__READING TEXT__:

★ ★ ★ ★

- NY 96B highlighted in red

Route information
- Auxiliary route of NY 96
- Maintained by NYSDOT and the city of Ithaca
- Length: 19.56 mi (31.48 km)
- Existed: November 1952–present

Major junctions
- South end: NY 96 in Candor
- North end: NY 13 / NY 34 / NY 96 in Ithaca

Location
- Country: United States
- State: New York
- Counties: Tioga, Tompkins

Highway system
- New York Highways; Interstate; US; State; Reference; Parkways;
| ← NY 96A |  | → NY 97 |

= New York State Route 96B =

Highway in New York

New York State Route 96B (NY 96B) is a north–south state highway in the Southern Tier of New York in the United States. It connects NY 96 in the village of Candor in Tioga County to NY 13, NY 34, and NY 96 in the city of Ithaca in Tompkins County. NY 96B approaches Ithaca from the south as Danby Road and then as South Aurora Street, before turning westward onto Clinton Street and proceeding to its northern terminus at a junction with NY 13, NY 34, and NY 96. The portion of NY 96B from the Ithaca city line to its northern terminus is maintained by the city.

★ ★ ★ ★

__TASK A__:
Answer these from the text on NY 96B:
(i) What is the route's length in miles?
(ii) Which two counties does the route pass through?
(iii) Onto which street does NY 96B turn westward in Ithaca?
__TASK B__:
Repeat everything in the text on NY 96B from "Highway in New" down to "by the city.", changing nothing.

__SOURCE DATA__:
★ ★ ★ ★

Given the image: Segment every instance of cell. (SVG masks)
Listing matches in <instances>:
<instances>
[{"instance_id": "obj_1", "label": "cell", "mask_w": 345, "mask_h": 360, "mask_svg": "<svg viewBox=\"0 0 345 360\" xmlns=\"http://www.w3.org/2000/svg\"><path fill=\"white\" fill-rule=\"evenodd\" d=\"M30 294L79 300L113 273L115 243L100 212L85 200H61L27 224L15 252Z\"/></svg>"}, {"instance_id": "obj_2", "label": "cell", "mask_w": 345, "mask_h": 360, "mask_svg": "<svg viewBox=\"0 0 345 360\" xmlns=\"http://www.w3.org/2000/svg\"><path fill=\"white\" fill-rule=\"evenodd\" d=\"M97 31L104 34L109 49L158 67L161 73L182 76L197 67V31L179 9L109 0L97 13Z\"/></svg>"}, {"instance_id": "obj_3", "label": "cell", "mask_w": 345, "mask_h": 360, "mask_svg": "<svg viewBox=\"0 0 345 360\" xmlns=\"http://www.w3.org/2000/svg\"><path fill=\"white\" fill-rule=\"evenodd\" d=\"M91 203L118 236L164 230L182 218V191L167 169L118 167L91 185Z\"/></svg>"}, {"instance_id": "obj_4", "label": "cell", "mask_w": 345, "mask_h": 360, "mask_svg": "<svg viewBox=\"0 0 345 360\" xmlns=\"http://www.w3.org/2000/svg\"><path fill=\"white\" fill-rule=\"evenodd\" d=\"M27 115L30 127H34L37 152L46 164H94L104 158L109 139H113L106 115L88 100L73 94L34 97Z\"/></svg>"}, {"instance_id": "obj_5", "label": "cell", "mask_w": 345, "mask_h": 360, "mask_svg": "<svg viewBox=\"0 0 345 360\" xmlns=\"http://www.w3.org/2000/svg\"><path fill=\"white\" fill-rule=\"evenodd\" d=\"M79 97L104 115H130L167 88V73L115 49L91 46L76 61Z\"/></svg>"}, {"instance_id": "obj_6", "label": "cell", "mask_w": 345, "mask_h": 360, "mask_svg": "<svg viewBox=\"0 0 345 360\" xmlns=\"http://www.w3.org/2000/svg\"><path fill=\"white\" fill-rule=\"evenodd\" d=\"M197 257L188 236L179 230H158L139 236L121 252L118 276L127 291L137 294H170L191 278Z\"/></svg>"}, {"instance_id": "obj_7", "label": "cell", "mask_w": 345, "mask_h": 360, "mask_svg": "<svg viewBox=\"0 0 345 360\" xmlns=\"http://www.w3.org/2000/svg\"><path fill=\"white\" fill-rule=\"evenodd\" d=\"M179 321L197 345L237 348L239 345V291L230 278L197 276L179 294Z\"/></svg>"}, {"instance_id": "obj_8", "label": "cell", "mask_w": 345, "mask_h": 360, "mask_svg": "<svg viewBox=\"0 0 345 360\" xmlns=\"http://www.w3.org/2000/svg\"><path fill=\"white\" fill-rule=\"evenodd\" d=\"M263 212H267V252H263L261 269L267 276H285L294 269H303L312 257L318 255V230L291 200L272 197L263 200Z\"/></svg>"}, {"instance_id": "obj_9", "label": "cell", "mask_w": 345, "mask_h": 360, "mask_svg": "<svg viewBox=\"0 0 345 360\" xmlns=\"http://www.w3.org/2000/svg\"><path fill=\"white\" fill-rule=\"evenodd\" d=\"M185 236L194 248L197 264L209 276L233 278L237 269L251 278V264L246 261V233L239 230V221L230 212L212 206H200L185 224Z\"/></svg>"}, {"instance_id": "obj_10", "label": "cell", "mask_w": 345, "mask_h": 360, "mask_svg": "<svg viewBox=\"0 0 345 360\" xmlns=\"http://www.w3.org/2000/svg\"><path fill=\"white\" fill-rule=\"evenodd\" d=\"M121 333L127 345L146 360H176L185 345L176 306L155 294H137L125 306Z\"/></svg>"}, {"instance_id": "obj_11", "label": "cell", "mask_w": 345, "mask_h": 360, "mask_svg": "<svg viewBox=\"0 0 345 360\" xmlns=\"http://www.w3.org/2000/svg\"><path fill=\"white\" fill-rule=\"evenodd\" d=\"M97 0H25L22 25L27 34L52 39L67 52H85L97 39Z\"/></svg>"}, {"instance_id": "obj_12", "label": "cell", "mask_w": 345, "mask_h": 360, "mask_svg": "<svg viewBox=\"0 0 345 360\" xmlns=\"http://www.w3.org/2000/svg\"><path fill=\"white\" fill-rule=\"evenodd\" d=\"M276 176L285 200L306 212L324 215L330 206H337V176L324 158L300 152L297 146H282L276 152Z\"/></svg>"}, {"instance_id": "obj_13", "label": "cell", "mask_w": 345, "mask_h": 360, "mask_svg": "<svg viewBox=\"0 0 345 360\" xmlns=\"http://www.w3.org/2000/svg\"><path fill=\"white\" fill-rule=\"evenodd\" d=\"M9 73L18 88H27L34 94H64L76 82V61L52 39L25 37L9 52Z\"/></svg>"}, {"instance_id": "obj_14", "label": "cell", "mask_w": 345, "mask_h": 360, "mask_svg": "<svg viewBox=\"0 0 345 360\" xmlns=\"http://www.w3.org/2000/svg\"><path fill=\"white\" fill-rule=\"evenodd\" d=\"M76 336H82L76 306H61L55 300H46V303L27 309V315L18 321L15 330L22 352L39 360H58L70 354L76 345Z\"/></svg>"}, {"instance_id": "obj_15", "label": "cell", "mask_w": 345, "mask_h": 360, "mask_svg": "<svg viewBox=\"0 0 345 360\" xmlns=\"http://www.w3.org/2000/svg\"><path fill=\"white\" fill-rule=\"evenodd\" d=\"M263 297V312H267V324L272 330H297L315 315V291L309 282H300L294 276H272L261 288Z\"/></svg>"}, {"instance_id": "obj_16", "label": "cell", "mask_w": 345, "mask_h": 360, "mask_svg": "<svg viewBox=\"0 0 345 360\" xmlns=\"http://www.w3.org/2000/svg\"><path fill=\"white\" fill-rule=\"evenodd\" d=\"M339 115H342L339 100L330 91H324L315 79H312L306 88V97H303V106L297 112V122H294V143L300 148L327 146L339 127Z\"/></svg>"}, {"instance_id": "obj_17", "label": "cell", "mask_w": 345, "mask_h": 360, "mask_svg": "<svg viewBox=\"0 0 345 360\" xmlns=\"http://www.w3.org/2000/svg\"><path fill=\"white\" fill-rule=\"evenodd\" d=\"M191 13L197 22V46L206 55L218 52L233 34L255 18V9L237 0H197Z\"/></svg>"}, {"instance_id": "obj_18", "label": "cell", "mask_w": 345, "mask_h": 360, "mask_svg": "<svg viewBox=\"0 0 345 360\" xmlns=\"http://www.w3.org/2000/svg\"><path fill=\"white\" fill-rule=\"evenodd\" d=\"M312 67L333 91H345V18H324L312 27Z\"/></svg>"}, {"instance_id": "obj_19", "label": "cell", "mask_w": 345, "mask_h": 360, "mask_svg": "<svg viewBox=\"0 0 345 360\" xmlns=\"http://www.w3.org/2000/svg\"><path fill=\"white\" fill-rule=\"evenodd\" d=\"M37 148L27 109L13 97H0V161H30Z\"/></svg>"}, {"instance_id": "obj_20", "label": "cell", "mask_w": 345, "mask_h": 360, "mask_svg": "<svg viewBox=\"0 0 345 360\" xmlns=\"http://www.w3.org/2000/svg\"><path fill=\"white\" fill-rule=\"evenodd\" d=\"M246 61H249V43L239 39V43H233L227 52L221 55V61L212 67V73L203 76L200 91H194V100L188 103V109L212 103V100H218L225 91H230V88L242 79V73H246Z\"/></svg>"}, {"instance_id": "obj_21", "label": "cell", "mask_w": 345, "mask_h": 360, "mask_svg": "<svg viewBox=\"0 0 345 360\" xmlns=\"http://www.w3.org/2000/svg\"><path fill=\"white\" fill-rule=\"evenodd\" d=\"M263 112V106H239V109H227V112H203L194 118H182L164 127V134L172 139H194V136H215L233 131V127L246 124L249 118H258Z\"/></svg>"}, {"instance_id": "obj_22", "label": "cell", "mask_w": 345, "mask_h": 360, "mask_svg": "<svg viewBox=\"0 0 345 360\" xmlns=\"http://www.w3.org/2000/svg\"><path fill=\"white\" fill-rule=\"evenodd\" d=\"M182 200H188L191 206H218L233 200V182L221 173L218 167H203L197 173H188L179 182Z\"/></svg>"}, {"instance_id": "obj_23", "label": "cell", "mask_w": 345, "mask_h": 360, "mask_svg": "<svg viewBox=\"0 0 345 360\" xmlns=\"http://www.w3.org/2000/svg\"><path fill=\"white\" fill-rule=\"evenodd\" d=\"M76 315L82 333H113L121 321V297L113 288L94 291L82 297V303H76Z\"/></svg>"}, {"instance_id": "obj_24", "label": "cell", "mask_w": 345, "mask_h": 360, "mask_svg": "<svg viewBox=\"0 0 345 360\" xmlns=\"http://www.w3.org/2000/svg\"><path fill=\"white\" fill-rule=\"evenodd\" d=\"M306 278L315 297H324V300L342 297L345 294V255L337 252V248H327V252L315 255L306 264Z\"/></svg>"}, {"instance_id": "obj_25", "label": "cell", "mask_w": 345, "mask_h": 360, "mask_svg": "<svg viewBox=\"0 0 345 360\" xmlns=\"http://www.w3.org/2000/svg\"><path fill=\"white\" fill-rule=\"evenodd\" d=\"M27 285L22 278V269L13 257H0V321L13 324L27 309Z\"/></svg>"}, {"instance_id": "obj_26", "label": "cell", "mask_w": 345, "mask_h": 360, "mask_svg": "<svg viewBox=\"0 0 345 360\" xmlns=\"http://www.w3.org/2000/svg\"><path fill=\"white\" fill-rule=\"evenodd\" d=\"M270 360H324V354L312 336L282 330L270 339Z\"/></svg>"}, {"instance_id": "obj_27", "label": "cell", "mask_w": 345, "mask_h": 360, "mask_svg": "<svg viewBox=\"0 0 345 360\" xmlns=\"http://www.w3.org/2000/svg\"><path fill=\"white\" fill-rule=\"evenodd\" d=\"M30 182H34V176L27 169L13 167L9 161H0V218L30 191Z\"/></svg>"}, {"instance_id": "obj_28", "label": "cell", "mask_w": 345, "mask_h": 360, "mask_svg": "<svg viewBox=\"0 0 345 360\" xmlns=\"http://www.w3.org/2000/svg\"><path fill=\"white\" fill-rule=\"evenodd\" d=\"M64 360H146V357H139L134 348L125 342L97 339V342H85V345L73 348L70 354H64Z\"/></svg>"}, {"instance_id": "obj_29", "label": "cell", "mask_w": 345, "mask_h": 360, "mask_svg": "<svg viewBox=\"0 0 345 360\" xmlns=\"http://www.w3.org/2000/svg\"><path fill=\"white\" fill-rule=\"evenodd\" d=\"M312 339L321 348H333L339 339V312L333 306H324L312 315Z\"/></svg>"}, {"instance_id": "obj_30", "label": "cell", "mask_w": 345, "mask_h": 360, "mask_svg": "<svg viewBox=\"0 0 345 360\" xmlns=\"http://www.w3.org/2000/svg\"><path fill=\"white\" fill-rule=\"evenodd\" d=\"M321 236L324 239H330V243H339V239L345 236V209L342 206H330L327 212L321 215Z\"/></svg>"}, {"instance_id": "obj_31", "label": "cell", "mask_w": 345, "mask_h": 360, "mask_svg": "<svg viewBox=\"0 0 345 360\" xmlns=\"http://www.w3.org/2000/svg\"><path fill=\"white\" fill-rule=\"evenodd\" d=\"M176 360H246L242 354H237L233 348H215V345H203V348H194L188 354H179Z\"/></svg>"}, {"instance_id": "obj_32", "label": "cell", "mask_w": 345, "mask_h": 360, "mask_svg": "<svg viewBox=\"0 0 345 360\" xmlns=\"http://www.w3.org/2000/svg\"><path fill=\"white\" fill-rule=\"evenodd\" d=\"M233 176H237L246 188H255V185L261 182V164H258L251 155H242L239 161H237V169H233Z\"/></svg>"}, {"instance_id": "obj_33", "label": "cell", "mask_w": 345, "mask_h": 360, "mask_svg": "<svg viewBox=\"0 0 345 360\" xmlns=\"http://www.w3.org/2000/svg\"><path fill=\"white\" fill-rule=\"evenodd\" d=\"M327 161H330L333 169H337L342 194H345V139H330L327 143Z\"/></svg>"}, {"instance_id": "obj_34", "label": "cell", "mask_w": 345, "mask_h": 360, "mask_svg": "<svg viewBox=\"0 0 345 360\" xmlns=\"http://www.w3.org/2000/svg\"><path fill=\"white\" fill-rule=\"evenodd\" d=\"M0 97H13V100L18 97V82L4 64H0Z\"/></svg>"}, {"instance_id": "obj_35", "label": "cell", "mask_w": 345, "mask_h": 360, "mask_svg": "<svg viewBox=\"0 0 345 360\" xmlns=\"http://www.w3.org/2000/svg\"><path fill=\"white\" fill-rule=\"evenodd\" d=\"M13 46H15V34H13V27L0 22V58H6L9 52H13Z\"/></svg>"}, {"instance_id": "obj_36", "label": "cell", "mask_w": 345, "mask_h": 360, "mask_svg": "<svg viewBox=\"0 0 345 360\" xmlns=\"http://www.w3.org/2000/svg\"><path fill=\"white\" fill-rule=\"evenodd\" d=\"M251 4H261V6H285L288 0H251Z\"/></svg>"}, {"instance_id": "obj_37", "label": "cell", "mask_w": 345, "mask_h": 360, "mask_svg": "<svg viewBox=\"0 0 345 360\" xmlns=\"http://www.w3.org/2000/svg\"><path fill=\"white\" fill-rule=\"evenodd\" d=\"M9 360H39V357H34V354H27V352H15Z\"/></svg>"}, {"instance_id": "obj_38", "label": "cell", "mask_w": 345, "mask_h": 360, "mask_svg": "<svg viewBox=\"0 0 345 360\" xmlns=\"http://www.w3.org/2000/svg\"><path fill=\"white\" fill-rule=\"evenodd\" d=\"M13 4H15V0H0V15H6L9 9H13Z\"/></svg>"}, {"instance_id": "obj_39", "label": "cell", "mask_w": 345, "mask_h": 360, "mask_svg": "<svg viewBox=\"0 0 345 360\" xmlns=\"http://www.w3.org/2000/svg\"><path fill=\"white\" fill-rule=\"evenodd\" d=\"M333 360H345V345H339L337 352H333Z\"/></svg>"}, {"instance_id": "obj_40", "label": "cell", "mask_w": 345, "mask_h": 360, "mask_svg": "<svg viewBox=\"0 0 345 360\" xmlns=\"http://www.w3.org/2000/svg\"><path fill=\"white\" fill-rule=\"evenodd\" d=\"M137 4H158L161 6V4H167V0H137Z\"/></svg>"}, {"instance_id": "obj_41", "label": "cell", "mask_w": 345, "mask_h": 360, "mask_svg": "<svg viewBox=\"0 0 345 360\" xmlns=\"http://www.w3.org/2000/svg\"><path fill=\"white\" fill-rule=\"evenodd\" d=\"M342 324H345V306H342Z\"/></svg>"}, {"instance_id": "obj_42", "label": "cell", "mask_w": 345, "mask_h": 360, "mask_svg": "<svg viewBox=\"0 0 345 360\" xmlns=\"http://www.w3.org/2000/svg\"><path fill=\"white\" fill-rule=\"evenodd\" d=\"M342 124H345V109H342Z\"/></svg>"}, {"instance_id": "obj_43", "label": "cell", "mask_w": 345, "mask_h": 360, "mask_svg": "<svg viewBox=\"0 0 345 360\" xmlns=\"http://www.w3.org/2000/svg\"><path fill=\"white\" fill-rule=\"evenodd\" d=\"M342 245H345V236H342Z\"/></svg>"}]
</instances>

★ ★ ★ ★

__ANSWER AREA A__:
(i) 19.56 mi
(ii) Tioga and Tompkins
(iii) Clinton Street

__ANSWER AREA B__:
Highway in New York

New York State Route 96B (NY 96B) is a north–south state highway in the Southern Tier of New York in the United States. It connects NY 96 in the village of Candor in Tioga County to NY 13, NY 34, and NY 96 in the city of Ithaca in Tompkins County. NY 96B approaches Ithaca from the south as Danby Road and then as South Aurora Street, before turning westward onto Clinton Street and proceeding to its northern terminus at a junction with NY 13, NY 34, and NY 96. The portion of NY 96B from the Ithaca city line to its northern terminus is maintained by the city.